[Start of section]
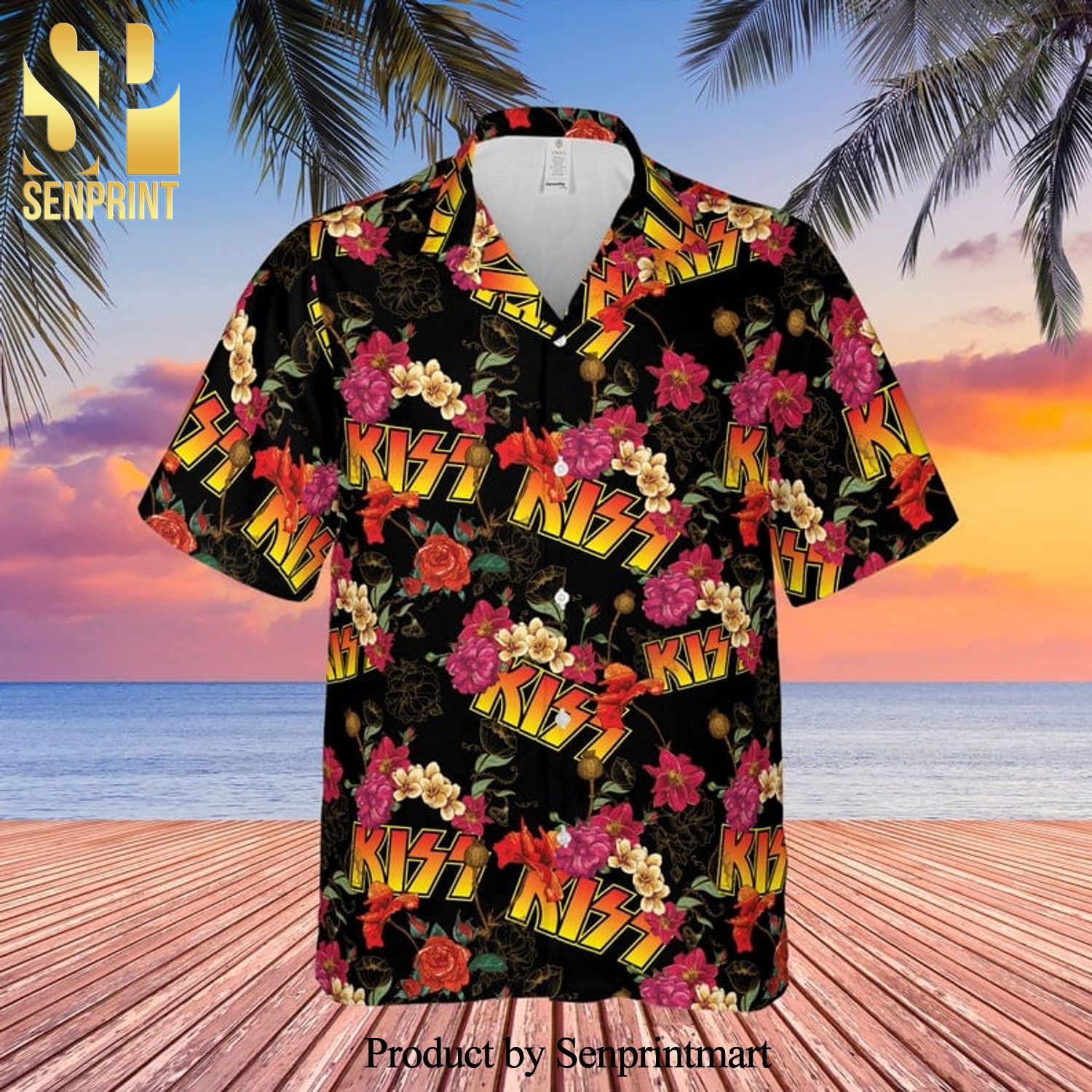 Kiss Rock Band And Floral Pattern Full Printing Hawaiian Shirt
[End of section]
[Start of section]
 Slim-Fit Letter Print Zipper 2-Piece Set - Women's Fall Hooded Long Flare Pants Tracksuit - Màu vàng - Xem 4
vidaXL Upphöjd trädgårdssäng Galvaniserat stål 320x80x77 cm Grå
[End of section]
● **Directions for this task**
Copy range, inclusive: the line holding "Slim-Fit Letter Print" to the line holding "vidaXL Upphöjd trädgårdssäng". Reproduce exactly those lines of the records above and no others.

● **Answer to the problem**
 Slim-Fit Letter Print Zipper 2-Piece Set - Women's Fall Hooded Long Flare Pants Tracksuit - Màu vàng - Xem 4
vidaXL Upphöjd trädgårdssäng Galvaniserat stål 320x80x77 cm Grå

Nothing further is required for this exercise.